Except that this middle-aged man had fallen onto CORN-ON-THE-COB. With a tenacity available only to the truly desperate, he insisted that he often started cooking his evening meal at the same time as performing simple DIY in the kitchen. He promised to be more careful in the future.

Back in the UK, every hospital I trained at had its own collection of X-rays showing a variety of items stuck up people's bottoms. Some of these items were chosen with a real flair for creativity - or perhaps necessity. But the accidental nature of their insertion was always the same.

Ironically, the only person I've encountered to be truly honest about his "back story" (sorry) couldn't tell us much about it. He didn't know what was up there. In his words, "it could be a vibrator, it could be an aerosol can". At a meeting of like-minded individuals, he had been so out of it that he just didn't know what had been placed inside him.

However good the explanation sounds during the rehearsal on the way to the hospital, the chances are it'll be excruciating for all concerned when it is trotted out in A&E.

In an age where there really are no more taboos, the only surprising thing about the whole repetitive saga is that people continue to wheel out the same excuse rather than just opening up.

Romeo and Juliet

Mrs K was biting her thumb at me. Literally, repeatedly, vehemently, furiously, contemptuously biting her thumb at me.
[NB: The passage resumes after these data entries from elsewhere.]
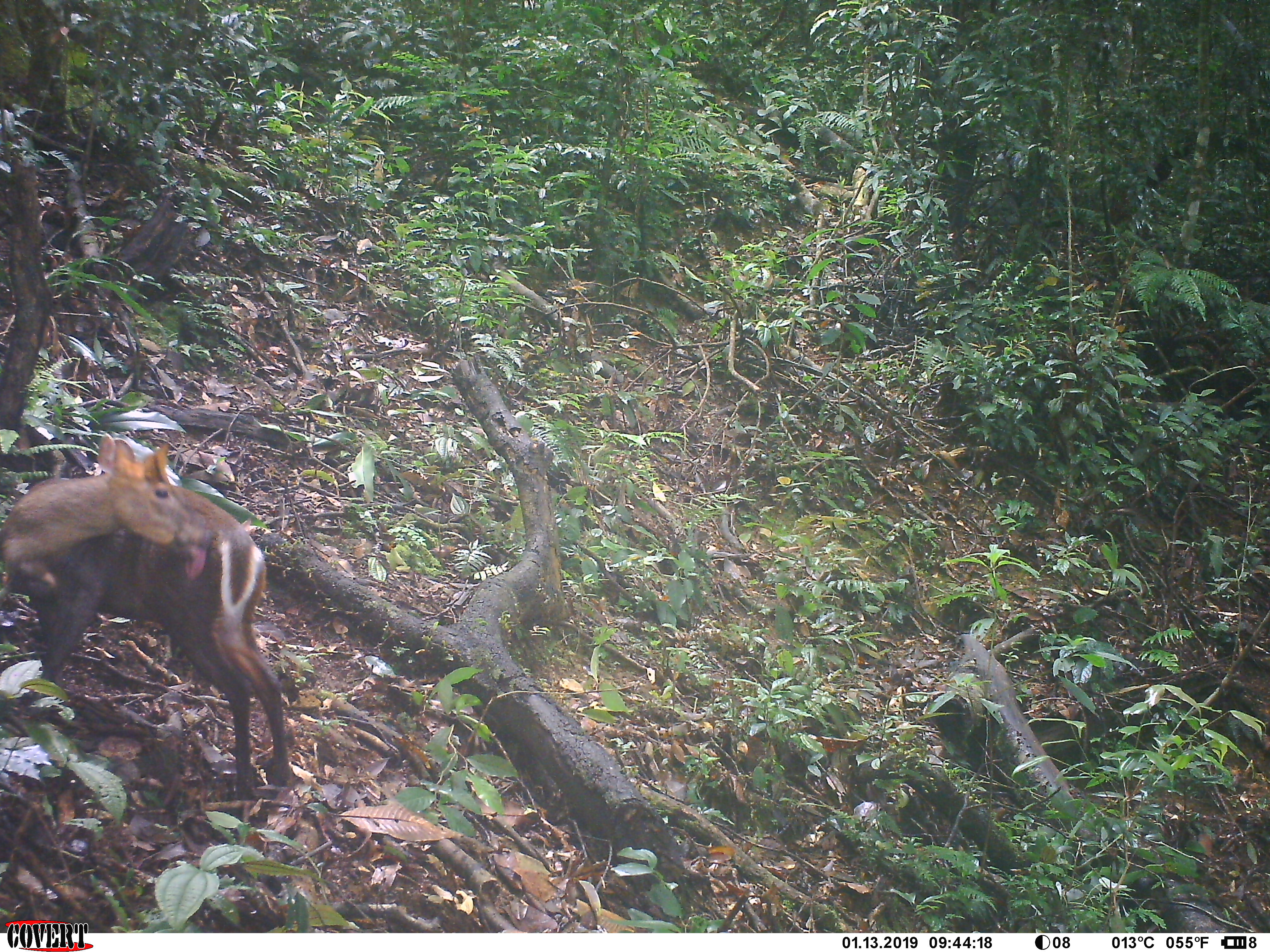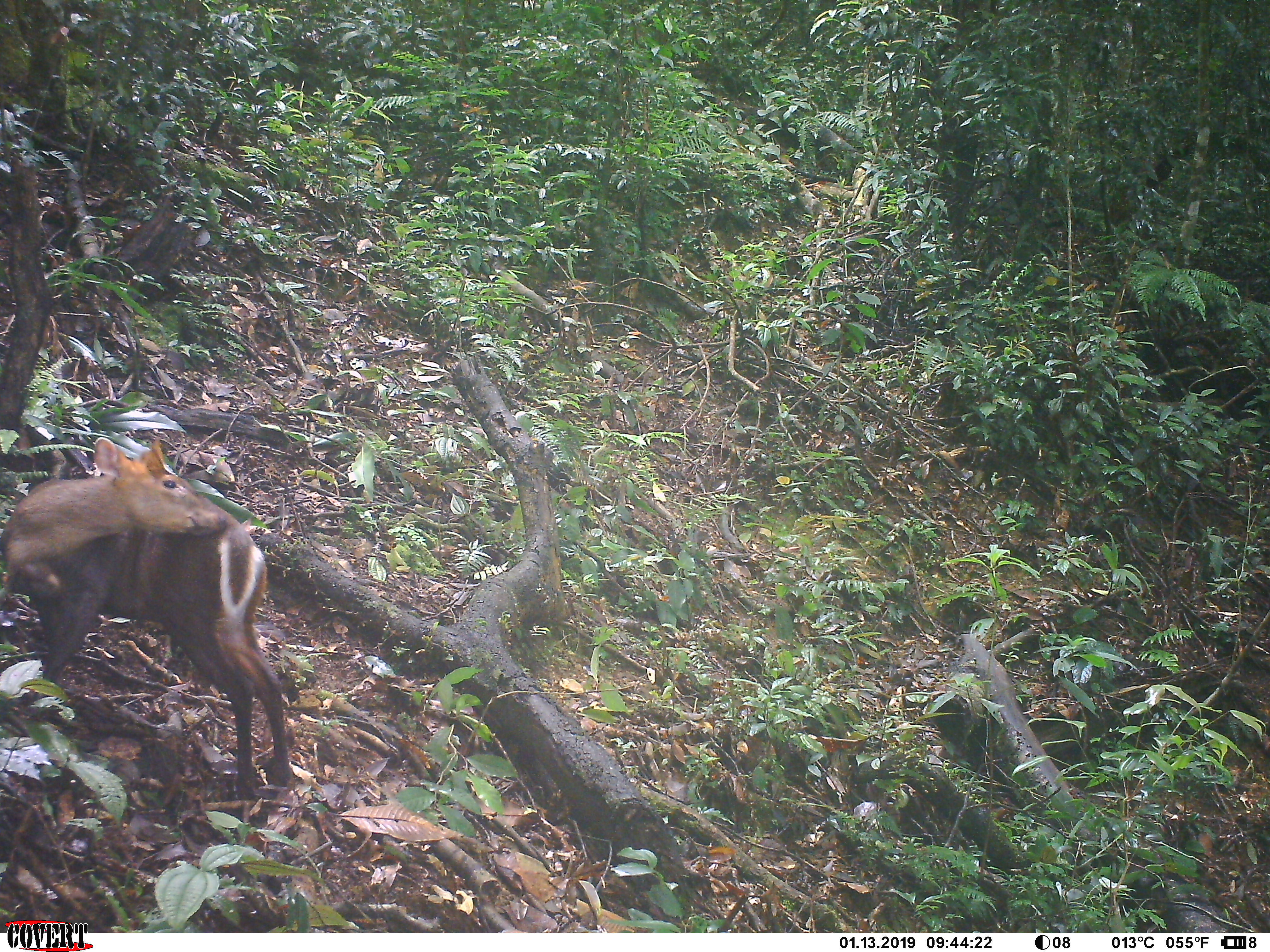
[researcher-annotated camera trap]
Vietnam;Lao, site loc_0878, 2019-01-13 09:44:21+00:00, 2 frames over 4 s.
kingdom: Animalia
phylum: Chordata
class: Mammalia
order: Artiodactyla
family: Cervidae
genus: Muntiacus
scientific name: Muntiacus rooseveltorum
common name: roosevelt's muntjac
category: roosevelts muntjac group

This small Greek lady did not speak English, but thanks to an admirable display of body language, and my cursory acquaintance with a Shakespearean thumb-based dispute, her displeasure was all too clear.

I had not expected this. Despite 6 years of medical education at two of the best universities in the country, I was flummoxed by this small woman's fury. This fury was a force unlike any other - not amenable to reason, unmodified by calm explanations by Greek interpreters, family members or bilingual patients.

And this was after I had spent the vast majority of my first day as a doctor with her. Because I was determined that my first ever patient would leave the hospital on time, in good health, and with a smile on her face.

On 1st August 2007, junior doctors all over the UK simultaneously took up new posts. The Daily Mail, turning on its head its usual policy of unerring optimism, predicted total chaos. And yes, we did struggle. These junior doctors (still, from my lowly viewpoint, my seniors) were unavailable throughout the day as they sat through a hospital "induction". We were overstretched, overrun, overawed.

But, as far as I know, no patient suffered the consequences. And so my enduring memory will be that of the bilious Greek OAP - my Juliet - disgusted with the perceived faults of her doctor. She left my NHS hospital, under her own steam, less than 24 hours after major keyhole surgery, thanks to a talented consultant surgeon and good nursing care. But not with a smile on her face.

Star-crossed lovers never had it so easy.